### ÉNONCÉ 1
Selon le texte sur la dette de l’Argentine et de l’Equateur, quelle part de sa dette l’Equateur a-t-il répudiée ?
### ÉNONCÉ 2
Dans le texte fourni, recopiez mot pour mot le passage qui s’ouvre sur les mots contenant « L’Argentine et l’Equateur montrent » et se referme sur « illégitimes, selon lui. ».
### ÉNONCÉ 3
Comment traduire en anglais cette phrase du texte fourni : « On avait parlé de représailles, il n’en est rien. » ?

### TEXTE FOURNI

L’Argentine et l’Equateur montrent la voie à l’Europe pour se débarrasser du fardeau de la dette, selon le Comité pour l’annulation de la dette du Tiers-Monde.
« Oui, il est possible d’amener les institutions financières, les banques et les puissants à accepter des solutions qu’ils ne souhaitent pas », a martelé jeudi soir Eric Toussaint, président du Comité pour l’annulation de la dette du TiersMonde (Cadtm), lors d’une conférence à Genève. Et ce sont deux pays du Sud, l’Argentine et l’Equateur, qui l’ont démontré. Face à un endettement qui étouffe les économies nationales, seule une politique de rupture permet de sortir de l’ornière, a-t-il argumenté. D’autant plus qu’une grande partie de ces dettes sont illégitimes, selon lui.
Aujourd’hui, en pleine crise dite des « dettes souveraines », les pays européens pourraient s’en inspirer. « L’Argentine a suspendu le paiement de sa dette de 2001 à 2005. Et elle est toujours en cessation de paiement vis-à-vis du Club de Paris, le club des Etats les plus riches, pour un montant de 6,5 milliards de dollars. On avait parlé de représailles, il n’en est rien. Actuellement, l’Argentine fait même partie du G20 et connaît un très fort taux de croissance », a rappelé le chercheur.
Mais c’est surtout l’Equateur qui a créé un précédent de taille en répudiant plus de 75% de sa dette. Eric Toussaint connaît d’autant mieux le dossier qu’il a participé lui-même à l’audit de la dette de l’Equateur, à l’invitation du gouvernement de ce pays. « Nous avons mené une étude qui a démontré l’illégitimité de la majeure partie de la dette. Le gouvernement a pu s’appuyer dessus en juin 2009 pour forcer ses créanciers à reprendre leurs titres diminués de trois quarts de leur valeur ».

### DONNÉES FOURNIES
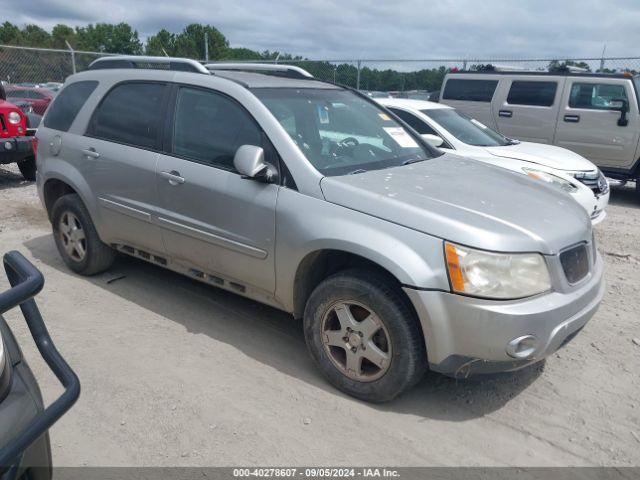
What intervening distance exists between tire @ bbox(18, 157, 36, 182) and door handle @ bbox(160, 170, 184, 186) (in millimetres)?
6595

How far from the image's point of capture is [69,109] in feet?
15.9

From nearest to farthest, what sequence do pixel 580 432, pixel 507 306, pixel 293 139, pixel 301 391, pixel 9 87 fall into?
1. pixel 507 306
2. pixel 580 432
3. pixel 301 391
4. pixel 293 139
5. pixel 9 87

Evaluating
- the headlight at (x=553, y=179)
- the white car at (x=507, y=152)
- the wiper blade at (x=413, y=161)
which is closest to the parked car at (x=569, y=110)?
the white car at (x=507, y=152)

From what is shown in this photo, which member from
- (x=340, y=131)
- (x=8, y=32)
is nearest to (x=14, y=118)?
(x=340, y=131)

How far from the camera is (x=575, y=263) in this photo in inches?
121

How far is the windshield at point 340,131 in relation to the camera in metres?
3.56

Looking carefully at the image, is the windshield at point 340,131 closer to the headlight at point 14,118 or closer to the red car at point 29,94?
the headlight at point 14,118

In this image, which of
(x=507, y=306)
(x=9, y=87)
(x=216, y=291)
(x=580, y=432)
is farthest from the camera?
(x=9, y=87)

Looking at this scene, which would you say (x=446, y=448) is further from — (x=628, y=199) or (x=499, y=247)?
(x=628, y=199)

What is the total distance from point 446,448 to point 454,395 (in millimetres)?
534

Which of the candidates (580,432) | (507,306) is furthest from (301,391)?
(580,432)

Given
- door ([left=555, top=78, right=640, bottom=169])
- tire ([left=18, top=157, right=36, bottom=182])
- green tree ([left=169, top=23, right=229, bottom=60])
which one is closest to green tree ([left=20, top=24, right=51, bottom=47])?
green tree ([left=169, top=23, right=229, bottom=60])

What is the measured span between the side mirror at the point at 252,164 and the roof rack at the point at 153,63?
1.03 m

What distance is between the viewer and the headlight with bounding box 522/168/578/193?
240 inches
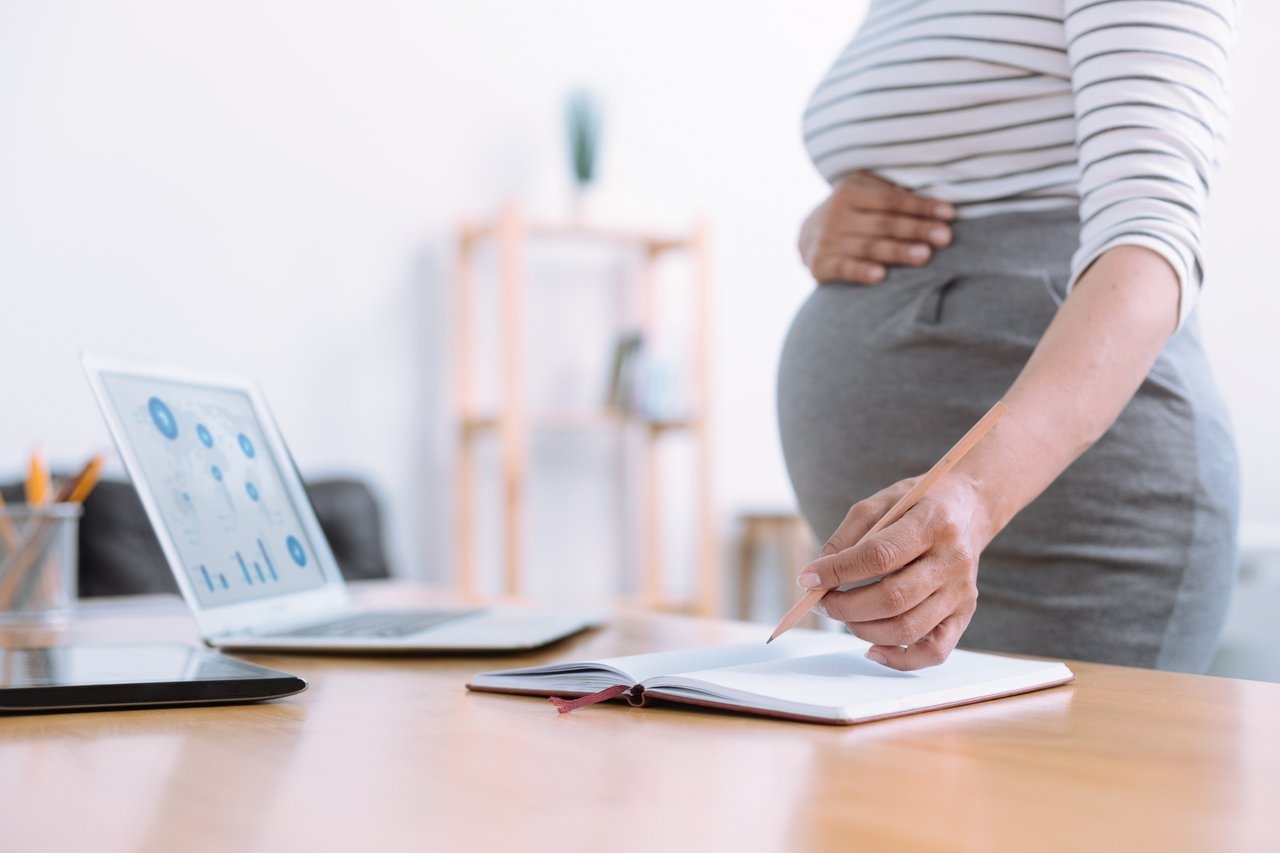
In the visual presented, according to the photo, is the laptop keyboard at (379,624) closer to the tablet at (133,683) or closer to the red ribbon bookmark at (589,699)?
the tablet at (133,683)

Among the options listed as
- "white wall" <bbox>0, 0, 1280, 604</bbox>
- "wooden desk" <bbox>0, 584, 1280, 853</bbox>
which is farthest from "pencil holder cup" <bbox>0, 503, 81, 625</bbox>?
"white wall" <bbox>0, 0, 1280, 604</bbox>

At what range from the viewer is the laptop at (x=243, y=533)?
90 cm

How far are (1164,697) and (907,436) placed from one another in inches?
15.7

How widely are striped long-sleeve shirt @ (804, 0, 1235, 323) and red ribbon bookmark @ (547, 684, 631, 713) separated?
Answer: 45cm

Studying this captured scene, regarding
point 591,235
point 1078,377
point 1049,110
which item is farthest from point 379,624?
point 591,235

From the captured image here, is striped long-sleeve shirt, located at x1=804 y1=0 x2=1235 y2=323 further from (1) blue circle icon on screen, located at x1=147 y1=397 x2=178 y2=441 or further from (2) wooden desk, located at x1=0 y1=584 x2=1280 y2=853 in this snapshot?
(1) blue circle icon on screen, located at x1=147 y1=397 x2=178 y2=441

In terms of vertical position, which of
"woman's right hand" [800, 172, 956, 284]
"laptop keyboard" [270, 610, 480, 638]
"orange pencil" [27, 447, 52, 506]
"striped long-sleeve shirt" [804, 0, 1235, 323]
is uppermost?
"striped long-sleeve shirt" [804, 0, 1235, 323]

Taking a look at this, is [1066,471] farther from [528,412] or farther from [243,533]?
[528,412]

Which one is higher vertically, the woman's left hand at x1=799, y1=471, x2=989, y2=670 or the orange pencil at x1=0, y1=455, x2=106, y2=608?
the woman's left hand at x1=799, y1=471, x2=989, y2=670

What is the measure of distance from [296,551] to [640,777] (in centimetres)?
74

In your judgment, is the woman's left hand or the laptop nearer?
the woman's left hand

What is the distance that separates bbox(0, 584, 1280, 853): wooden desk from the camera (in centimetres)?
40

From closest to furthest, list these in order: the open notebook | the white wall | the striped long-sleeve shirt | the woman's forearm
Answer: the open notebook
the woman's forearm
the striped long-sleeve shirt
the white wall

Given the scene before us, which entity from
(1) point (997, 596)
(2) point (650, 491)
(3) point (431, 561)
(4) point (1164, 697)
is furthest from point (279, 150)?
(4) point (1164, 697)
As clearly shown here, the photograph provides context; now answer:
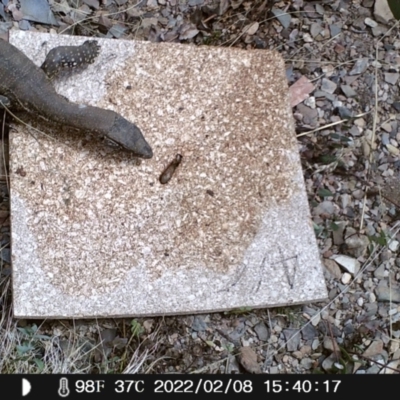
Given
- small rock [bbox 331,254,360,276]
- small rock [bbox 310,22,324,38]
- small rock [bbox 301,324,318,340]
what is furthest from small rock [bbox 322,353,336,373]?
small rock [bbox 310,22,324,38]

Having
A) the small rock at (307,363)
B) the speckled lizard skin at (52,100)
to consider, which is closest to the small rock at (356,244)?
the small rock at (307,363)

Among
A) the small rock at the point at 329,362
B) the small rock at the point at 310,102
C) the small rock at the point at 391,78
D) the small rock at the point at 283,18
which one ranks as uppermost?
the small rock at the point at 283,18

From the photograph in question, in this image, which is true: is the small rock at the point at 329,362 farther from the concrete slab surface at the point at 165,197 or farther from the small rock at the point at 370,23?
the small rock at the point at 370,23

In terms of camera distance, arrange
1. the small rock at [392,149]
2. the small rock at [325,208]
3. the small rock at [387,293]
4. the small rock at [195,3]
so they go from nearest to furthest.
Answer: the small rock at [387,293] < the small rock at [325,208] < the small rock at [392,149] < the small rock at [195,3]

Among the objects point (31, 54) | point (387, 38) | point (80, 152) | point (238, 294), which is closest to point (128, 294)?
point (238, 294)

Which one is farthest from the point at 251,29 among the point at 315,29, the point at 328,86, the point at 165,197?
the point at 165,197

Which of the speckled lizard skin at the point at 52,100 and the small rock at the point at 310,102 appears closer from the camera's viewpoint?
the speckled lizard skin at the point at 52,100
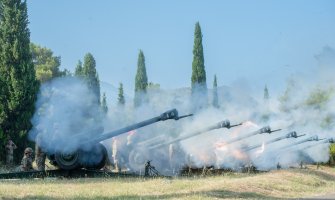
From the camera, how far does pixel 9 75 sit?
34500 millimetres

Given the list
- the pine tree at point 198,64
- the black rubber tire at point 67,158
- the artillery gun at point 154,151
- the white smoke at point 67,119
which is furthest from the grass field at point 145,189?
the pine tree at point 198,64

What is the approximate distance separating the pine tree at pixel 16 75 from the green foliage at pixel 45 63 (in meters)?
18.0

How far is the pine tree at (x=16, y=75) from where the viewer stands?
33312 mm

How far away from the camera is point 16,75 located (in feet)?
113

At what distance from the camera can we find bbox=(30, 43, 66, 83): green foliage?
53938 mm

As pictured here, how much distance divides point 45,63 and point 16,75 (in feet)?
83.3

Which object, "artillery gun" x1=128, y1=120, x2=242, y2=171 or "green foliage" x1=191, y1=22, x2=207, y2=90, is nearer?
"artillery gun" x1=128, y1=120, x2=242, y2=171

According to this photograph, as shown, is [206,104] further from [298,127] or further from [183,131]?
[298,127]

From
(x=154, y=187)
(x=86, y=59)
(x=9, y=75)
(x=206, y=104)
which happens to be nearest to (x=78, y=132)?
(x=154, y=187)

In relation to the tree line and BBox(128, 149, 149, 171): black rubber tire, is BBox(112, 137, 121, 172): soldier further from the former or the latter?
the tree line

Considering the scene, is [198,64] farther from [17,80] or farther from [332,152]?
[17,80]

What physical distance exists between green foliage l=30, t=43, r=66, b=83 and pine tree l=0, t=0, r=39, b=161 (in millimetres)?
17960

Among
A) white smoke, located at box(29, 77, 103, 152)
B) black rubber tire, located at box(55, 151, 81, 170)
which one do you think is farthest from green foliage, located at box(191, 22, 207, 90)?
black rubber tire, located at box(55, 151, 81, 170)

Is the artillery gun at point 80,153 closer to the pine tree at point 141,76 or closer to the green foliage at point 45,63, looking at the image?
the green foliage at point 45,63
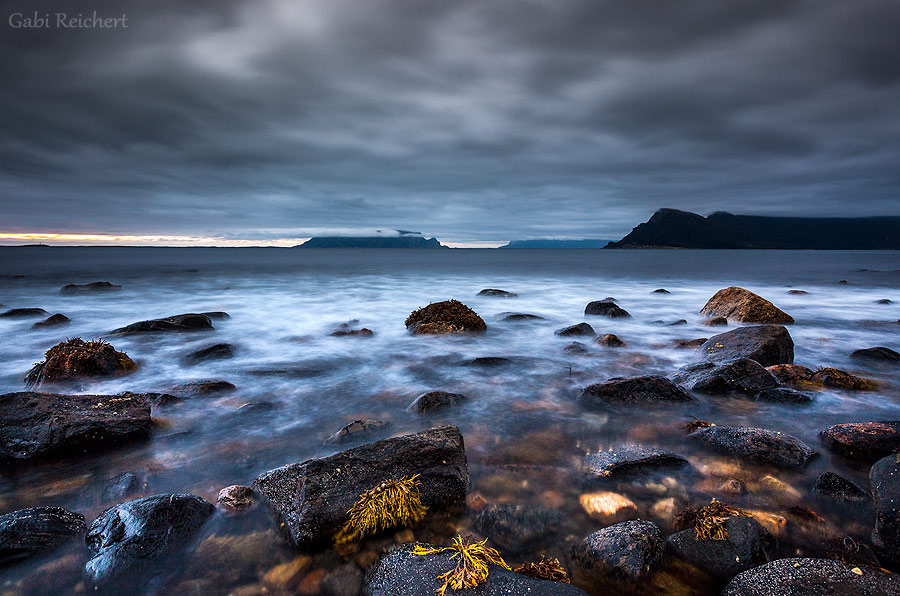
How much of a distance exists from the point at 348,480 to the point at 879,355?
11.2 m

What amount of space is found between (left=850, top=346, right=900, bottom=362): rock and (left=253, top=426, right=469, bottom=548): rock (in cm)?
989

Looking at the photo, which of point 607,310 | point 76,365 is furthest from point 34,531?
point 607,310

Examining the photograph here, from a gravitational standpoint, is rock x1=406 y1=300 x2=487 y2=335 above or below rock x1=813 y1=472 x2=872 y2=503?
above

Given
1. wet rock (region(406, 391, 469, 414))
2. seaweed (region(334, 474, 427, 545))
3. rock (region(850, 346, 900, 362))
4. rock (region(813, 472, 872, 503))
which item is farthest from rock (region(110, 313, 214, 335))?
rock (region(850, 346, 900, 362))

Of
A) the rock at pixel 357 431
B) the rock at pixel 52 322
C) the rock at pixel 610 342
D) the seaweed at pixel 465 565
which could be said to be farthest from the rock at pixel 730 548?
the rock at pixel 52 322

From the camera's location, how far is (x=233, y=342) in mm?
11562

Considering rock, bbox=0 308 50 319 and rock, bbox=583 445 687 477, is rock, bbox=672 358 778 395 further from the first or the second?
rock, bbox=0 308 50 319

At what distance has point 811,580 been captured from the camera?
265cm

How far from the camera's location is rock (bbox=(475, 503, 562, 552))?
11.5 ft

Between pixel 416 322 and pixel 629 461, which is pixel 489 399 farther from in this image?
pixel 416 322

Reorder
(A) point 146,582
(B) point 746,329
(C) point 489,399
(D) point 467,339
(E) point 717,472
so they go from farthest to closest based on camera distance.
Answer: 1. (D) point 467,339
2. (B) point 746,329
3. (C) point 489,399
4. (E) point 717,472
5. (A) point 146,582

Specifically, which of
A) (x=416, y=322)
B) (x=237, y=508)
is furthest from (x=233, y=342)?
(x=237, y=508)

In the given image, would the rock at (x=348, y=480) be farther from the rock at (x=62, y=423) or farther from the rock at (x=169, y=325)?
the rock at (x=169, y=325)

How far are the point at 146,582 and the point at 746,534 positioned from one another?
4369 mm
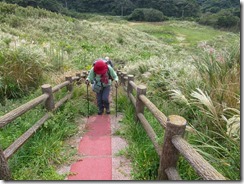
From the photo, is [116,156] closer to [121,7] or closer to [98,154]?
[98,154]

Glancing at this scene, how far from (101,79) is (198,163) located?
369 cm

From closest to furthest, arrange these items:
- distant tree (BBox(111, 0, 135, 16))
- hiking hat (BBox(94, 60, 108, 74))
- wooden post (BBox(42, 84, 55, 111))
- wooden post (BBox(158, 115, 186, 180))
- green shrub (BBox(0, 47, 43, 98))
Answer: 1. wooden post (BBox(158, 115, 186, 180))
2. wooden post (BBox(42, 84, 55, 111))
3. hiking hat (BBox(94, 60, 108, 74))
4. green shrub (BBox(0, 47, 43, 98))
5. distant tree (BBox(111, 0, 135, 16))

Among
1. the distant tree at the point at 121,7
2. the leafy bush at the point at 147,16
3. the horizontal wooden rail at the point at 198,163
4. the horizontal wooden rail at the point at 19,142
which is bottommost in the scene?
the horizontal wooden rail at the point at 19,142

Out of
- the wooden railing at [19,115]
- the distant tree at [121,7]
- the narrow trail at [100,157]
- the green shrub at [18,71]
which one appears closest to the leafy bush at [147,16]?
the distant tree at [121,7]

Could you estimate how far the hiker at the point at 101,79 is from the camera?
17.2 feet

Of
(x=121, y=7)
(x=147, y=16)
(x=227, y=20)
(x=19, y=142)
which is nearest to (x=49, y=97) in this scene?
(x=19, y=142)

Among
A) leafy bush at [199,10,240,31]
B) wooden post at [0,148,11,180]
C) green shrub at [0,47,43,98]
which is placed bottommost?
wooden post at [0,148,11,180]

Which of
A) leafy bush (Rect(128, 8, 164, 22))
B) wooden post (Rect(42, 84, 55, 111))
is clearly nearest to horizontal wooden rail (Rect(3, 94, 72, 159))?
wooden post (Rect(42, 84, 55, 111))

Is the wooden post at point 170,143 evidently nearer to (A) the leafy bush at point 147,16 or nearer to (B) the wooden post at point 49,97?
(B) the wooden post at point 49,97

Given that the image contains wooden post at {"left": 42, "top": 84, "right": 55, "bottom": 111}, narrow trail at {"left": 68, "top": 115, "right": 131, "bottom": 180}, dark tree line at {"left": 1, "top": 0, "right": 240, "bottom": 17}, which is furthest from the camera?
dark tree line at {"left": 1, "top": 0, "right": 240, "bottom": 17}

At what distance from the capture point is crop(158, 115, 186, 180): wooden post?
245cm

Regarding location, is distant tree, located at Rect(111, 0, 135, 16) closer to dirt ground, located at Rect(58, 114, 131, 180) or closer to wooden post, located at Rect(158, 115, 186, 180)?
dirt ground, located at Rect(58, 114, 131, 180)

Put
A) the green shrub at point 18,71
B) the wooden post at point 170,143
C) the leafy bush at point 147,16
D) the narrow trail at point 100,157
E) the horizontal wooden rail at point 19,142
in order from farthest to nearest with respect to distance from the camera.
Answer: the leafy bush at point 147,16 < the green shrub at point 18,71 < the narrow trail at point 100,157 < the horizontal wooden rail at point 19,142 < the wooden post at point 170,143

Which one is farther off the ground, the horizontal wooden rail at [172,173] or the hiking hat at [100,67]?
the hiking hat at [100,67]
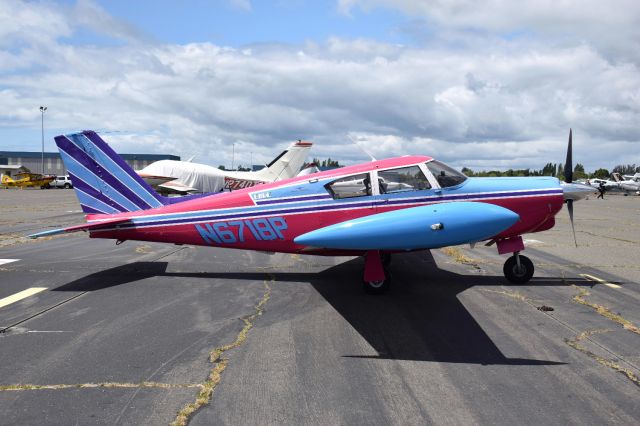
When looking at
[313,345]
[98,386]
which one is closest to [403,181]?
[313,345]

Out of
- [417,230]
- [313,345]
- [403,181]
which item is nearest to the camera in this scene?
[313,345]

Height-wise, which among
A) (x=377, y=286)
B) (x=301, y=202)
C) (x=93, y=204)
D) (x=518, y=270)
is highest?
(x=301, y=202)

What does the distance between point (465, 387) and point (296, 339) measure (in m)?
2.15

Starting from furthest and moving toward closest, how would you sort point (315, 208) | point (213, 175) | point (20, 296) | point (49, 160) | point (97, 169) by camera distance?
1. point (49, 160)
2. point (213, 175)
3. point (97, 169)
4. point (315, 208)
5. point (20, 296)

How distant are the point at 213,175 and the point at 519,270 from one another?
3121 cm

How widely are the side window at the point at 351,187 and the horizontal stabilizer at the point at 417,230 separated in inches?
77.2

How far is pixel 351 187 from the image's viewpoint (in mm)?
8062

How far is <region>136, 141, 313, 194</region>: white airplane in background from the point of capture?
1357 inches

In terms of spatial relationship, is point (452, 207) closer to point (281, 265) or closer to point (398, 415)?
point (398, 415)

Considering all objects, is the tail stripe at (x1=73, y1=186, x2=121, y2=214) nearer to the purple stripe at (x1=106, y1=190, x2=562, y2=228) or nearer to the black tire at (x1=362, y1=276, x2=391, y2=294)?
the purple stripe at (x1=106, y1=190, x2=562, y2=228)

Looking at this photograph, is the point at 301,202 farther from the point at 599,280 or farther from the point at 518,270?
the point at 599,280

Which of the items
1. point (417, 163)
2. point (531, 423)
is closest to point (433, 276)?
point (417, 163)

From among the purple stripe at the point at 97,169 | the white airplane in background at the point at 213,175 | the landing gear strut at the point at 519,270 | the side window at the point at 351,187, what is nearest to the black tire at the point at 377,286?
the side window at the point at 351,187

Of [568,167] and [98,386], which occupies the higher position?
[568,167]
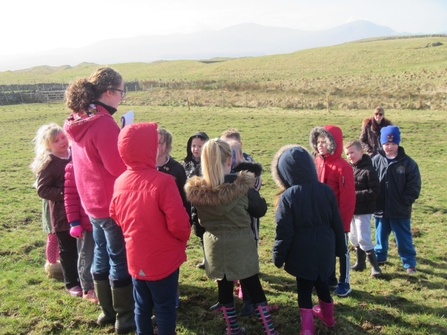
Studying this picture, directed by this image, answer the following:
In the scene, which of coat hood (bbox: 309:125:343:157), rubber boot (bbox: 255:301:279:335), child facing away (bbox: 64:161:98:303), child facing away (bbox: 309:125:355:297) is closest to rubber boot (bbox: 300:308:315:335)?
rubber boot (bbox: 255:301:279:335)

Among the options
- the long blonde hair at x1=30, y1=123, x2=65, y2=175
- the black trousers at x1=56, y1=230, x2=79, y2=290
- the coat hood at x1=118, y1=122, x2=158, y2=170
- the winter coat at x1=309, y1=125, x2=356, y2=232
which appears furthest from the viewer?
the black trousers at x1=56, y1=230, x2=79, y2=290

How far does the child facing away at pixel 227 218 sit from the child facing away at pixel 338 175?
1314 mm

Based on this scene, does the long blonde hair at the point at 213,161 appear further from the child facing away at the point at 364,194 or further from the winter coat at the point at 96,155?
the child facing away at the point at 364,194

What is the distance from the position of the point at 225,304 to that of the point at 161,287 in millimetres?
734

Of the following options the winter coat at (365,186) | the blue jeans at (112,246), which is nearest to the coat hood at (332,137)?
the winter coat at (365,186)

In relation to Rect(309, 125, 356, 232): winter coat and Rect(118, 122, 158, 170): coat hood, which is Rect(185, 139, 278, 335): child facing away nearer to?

### RÉPONSE 1
Plus de 75 % de sa dette.

### RÉPONSE 2
L’Argentine et l’Equateur montrent la voie à l’Europe pour se débarrasser du fardeau de la dette, selon le Comité pour l’annulation de la dette du Tiers-Monde.
« Oui, il est possible d’amener les institutions financières, les banques et les puissants à accepter des solutions qu’ils ne souhaitent pas », a martelé jeudi soir Eric Toussaint, président du Comité pour l’annulation de la dette du TiersMonde (Cadtm), lors d’une conférence à Genève. Et ce sont deux pays du Sud, l’Argentine et l’Equateur, qui l’ont démontré. Face à un endettement qui étouffe les économies nationales, seule une politique de rupture permet de sortir de l’ornière, a-t-il argumenté. D’autant plus qu’une grande partie de ces dettes sont illégitimes, selon lui.

### RÉPONSE 3
There had been talk of reprisals, but nothing of the sort has happened.